Note that this was before reverting back the default to sm_30, and I
probably forgot to update this spot when changing the default.
So now, there are effectively two workarounds in place.
This (implicitly using sm_30) passes:
...
$ ( PATH=$PATH:~/cuda/11.6.0/bin; ./gcc.sh ~/hello.c -c -save-temps
-Wa,--verify -mptx=3.1 )
...
because as we can see with -v, sm_35 is used to verify:
...
./build-gcc/gcc/as -m sm_35 --verify -o hello.o hello.s
...
This (explicitly using sm_30) passes:
...
$ ( PATH=$PATH:~/cuda/11.6.0/bin; ./gcc.sh ~/hello.c -c -save-temps
-march=sm_30 -mptx=3.1 )
...
because as we can see with -v, the --no-verify workaround is triggered:
...
./build-gcc/gcc/as -m sm_30 --no-verify -o hello.o hello.s
...
But that one stops working once we use an explicit -Wa,--verify:
...
$ ( PATH=$PATH:~/cuda/11.6.0/bin; ./gcc.sh ~/hello.c -c -save-temps
-Wa,--verify -march=sm_30 -mptx=3.1 )
ptxas fatal : Value 'sm_30' is not defined for option 'gpu-name'
nvptx-as: ptxas returned 255 exit status
...
So, it seems using sm_35 to verify sm_30 is the most robust workaround.
I'm currently testing attached patch.
Thanks,
- Tom
[nvptx] Fix ASM_SPEC workaround for sm_30
Newer versions of CUDA no longer support sm_30, and nvptx-tools as
currently doesn't handle that gracefully when verifying
( https://github.com/MentorEmbedded/nvptx-tools/issues/30 ).
There's a --no-verify work-around in place in ASM_SPEC, but that one doesn't
work when using -Wa,--verify on the command line.

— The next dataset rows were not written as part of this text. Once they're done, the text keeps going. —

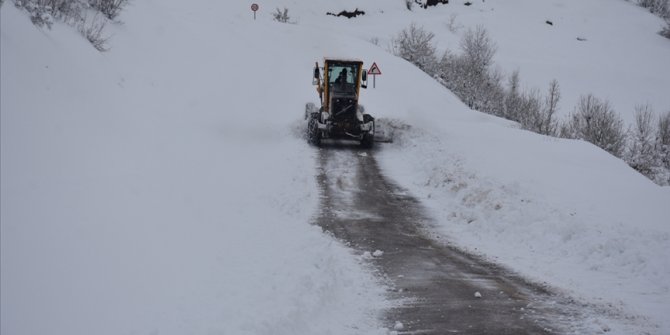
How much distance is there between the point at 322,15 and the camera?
6041 centimetres

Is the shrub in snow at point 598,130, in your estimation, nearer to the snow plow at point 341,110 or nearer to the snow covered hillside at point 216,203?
the snow covered hillside at point 216,203

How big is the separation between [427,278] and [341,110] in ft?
41.0

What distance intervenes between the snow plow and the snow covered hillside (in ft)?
2.70

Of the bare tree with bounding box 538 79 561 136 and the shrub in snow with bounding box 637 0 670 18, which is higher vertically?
the shrub in snow with bounding box 637 0 670 18

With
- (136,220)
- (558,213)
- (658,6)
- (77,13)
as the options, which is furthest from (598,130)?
(658,6)

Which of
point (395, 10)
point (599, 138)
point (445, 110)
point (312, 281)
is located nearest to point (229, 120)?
point (445, 110)

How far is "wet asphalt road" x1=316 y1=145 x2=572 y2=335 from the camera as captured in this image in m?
6.76

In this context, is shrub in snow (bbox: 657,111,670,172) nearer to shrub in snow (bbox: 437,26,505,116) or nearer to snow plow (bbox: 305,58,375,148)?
shrub in snow (bbox: 437,26,505,116)

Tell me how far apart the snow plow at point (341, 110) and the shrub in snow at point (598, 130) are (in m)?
16.7

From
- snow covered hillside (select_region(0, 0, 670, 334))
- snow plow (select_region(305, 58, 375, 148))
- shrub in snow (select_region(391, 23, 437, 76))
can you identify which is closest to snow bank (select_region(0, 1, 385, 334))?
snow covered hillside (select_region(0, 0, 670, 334))

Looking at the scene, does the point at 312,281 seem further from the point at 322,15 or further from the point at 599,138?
the point at 322,15

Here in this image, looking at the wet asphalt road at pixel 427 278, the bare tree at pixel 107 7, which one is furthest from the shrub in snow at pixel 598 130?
the bare tree at pixel 107 7

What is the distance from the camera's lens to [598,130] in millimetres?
32500

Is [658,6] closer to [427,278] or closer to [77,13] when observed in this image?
[77,13]
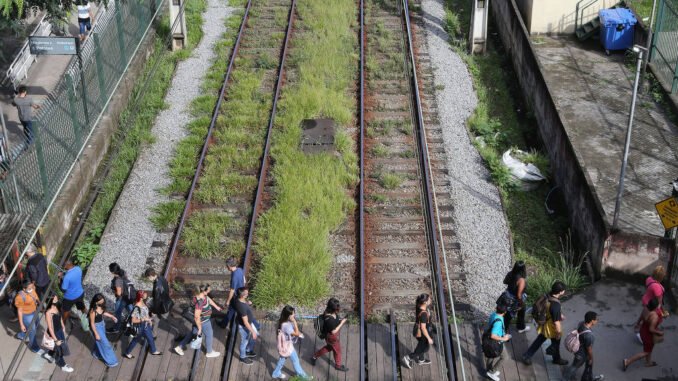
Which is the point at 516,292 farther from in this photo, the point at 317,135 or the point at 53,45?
the point at 53,45

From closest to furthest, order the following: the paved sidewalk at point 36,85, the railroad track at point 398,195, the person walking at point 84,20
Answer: the railroad track at point 398,195
the paved sidewalk at point 36,85
the person walking at point 84,20

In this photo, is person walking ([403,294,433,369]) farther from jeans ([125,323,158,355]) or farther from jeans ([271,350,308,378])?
jeans ([125,323,158,355])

Use a more robust workaround: verify using sm_35 when misa=sm_30 is specified
(either implicitly or explicitly).
Tested on nvptx.
gcc/ChangeLog:
2022-03-30 Tom de Vries <tdevr...@suse.de>
* config/nvptx/nvptx.h (ASM_SPEC): Use "-m sm_35" for -misa=sm_30.
---
gcc/config/nvptx/nvptx.h | 22 ++++++++++++++++++----
1 file changed, 18 insertions(+), 4 deletions(-)

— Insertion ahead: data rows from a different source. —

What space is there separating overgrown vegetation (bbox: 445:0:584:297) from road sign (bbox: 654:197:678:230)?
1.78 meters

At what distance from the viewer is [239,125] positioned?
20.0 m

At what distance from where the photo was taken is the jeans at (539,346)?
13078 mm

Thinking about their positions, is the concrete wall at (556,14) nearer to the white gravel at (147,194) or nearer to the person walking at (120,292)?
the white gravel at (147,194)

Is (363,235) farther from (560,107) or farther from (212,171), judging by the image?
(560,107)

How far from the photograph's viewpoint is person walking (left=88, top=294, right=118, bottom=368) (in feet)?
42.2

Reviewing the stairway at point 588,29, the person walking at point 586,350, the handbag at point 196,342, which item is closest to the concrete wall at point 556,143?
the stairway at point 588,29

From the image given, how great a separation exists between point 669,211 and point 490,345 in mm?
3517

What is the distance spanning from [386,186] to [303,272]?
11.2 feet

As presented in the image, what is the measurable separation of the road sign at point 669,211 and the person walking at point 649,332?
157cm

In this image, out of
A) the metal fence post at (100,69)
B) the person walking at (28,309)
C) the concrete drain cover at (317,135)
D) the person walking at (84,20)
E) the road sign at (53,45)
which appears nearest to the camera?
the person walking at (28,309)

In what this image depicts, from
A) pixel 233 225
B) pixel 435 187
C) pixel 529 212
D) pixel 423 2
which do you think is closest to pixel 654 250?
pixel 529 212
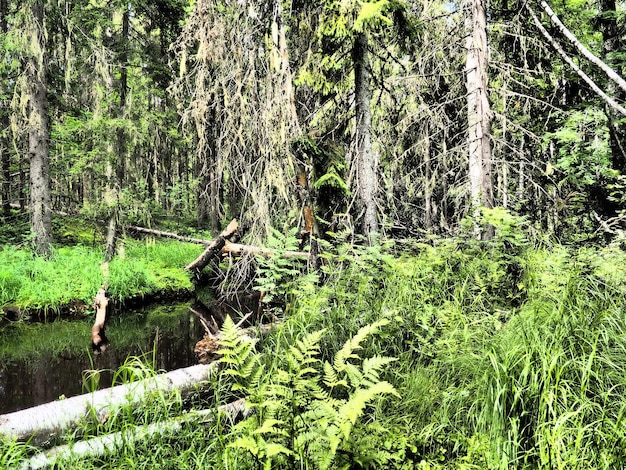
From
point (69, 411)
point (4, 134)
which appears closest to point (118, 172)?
point (4, 134)

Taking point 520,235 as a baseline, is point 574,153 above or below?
above

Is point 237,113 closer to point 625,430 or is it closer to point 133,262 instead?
point 625,430

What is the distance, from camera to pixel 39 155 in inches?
409

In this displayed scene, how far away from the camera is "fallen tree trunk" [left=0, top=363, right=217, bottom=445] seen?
3166 millimetres

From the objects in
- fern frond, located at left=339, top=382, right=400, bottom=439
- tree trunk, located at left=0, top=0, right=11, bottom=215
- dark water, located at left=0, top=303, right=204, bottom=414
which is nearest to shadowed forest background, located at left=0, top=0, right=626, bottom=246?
fern frond, located at left=339, top=382, right=400, bottom=439

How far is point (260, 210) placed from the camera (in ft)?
15.6

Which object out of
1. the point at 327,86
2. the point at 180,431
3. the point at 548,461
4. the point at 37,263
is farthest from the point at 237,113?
the point at 37,263

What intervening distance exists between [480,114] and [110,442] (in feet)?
19.3

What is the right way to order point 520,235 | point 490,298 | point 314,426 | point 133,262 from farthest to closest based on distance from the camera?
1. point 133,262
2. point 520,235
3. point 490,298
4. point 314,426

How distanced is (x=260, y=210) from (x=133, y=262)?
7.12m

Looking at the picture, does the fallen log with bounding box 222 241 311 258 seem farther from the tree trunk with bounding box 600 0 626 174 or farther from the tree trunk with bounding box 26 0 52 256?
the tree trunk with bounding box 26 0 52 256

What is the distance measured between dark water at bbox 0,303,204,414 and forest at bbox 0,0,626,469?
9.2 inches

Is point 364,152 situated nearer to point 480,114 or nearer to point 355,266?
point 355,266

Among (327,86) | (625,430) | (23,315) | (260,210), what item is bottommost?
(23,315)
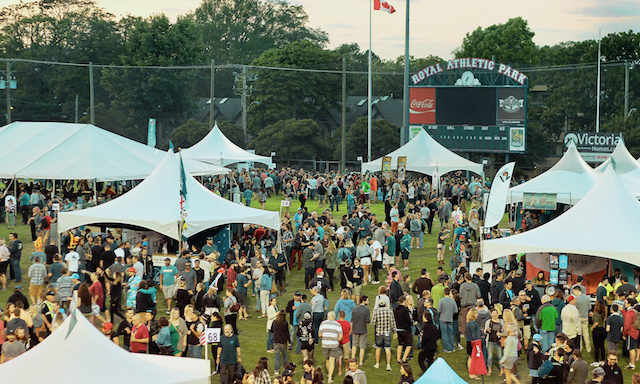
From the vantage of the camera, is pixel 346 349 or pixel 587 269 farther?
pixel 587 269

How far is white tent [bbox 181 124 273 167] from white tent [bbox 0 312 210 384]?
2742 cm

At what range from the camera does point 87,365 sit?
341 inches

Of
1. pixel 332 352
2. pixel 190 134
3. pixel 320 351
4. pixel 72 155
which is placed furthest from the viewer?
pixel 190 134

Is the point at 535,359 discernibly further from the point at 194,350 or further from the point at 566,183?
the point at 566,183

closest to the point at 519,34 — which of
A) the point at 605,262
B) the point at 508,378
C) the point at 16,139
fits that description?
the point at 16,139

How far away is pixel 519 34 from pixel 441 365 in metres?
77.3

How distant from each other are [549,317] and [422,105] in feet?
96.7

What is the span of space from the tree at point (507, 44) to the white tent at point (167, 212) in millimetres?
63058

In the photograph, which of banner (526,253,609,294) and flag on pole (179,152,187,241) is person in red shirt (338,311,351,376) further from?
flag on pole (179,152,187,241)

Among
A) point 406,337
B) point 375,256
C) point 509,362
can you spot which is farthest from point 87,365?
point 375,256

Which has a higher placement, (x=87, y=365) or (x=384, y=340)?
(x=87, y=365)

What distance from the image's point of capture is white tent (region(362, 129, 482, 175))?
3681 cm

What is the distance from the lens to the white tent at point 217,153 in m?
36.7

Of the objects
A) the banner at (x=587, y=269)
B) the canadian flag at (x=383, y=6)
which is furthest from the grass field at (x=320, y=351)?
the canadian flag at (x=383, y=6)
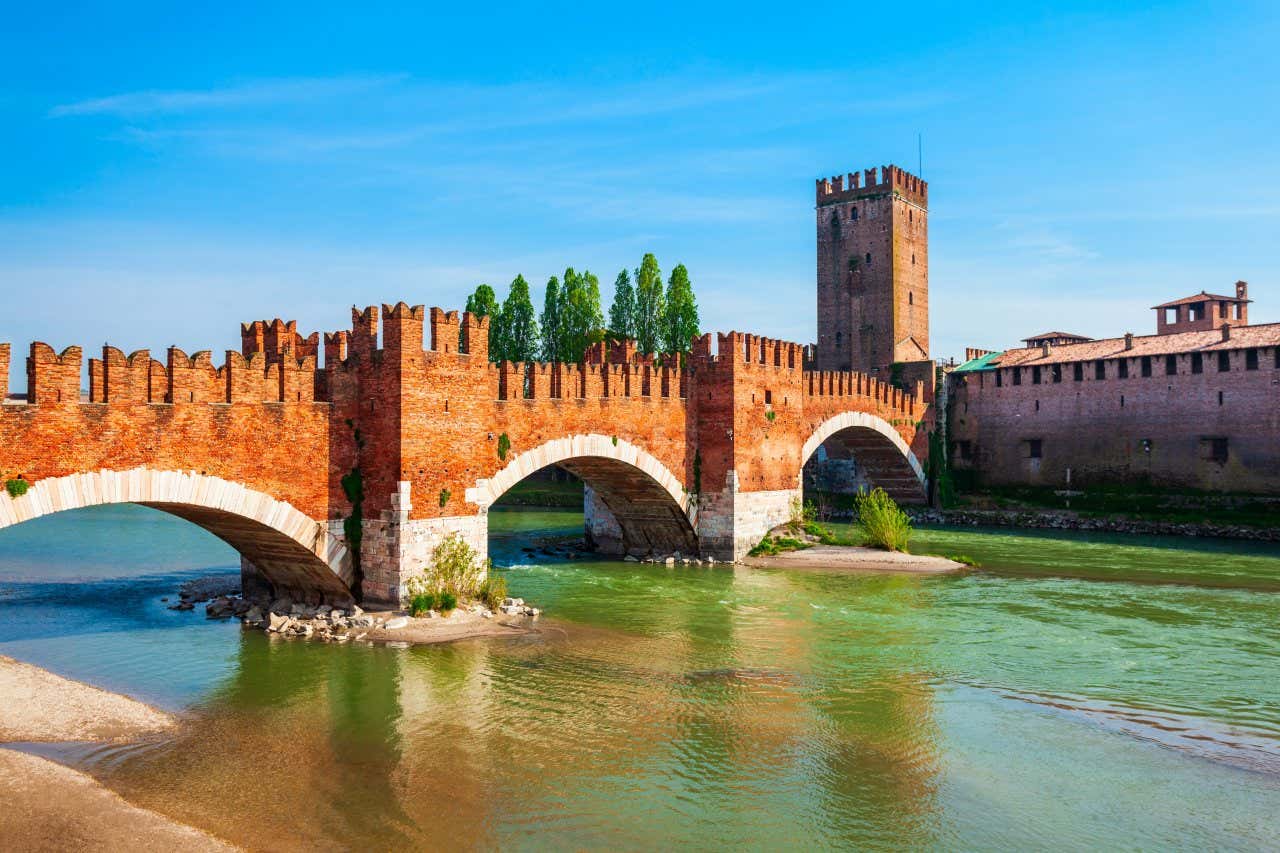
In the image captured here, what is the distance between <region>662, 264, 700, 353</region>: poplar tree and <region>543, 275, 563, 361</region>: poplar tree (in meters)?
5.39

diff --git a/gcc/config/nvptx/nvptx.h b/gcc/config/nvptx/nvptx.h
index 75ac7a666b13..3b06f33032fd 100644
--- a/gcc/config/nvptx/nvptx.h
+++ b/gcc/config/nvptx/nvptx.h
@@ -29,10 +29,24 @@
#define STARTFILE_SPEC "%{mmainkernel:crt0.o}"
-/* Default needs to be in sync with default for misa in nvptx.opt.

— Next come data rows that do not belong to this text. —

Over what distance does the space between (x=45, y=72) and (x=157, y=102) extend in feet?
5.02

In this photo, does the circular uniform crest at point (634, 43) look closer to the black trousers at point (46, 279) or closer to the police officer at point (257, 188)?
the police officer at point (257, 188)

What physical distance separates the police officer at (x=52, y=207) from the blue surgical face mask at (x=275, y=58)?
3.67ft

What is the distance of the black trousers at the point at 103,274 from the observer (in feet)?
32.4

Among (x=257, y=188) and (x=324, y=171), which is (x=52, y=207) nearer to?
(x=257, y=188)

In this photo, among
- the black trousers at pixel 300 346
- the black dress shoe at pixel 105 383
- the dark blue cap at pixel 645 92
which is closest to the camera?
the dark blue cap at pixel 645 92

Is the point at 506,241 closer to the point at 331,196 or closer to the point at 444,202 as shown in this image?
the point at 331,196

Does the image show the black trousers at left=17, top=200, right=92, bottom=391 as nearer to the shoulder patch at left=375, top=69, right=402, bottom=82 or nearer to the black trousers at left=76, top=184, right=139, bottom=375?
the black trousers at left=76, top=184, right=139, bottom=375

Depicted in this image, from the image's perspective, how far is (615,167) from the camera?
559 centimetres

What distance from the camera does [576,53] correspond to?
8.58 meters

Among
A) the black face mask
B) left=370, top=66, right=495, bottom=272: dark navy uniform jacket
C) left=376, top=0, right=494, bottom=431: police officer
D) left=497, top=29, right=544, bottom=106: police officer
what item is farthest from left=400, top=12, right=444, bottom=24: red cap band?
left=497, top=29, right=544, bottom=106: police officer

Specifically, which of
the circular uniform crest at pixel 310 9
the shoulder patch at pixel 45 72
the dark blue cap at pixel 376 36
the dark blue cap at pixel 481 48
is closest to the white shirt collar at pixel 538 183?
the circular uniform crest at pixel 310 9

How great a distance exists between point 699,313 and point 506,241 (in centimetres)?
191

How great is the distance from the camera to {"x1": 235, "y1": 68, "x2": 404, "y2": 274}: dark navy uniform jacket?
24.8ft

- We add a default here to work around a hard-coded sm_30 default in
- nvptx-as. */
-#define ASM_SPEC "%{misa=*:-m %*; :-m sm_35}%{misa=sm_30:--no-verify}"
+/* Newer versions of CUDA no longer support sm_30, and nvptx-tools as
+ currently doesn't handle that gracefully when verifying
+ ( https://github.com/MentorEmbedded/nvptx-tools/issues/30 ). Work around
+ this by verifying with sm_35 when having misa=sm_30 (either implicitly
+ or explicitly). */
+#define ASM_SPEC \
+ "%{" \
+ /* Explict misa=sm_30. */ \
+ "misa=sm_30:-m sm_35" \
+ /* Separator. */ \
+ "; " \
+ /* Catch-all. */ \
+ "misa=*:-m %*" \
+ /* Separator. */ \
+ "; " \
+ /* Implicit misa=sm_30. */ \
+ ":-m sm_35" \
+ "}"
#define TARGET_CPU_CPP_BUILTINS() nvptx_cpu_cpp_builtins ()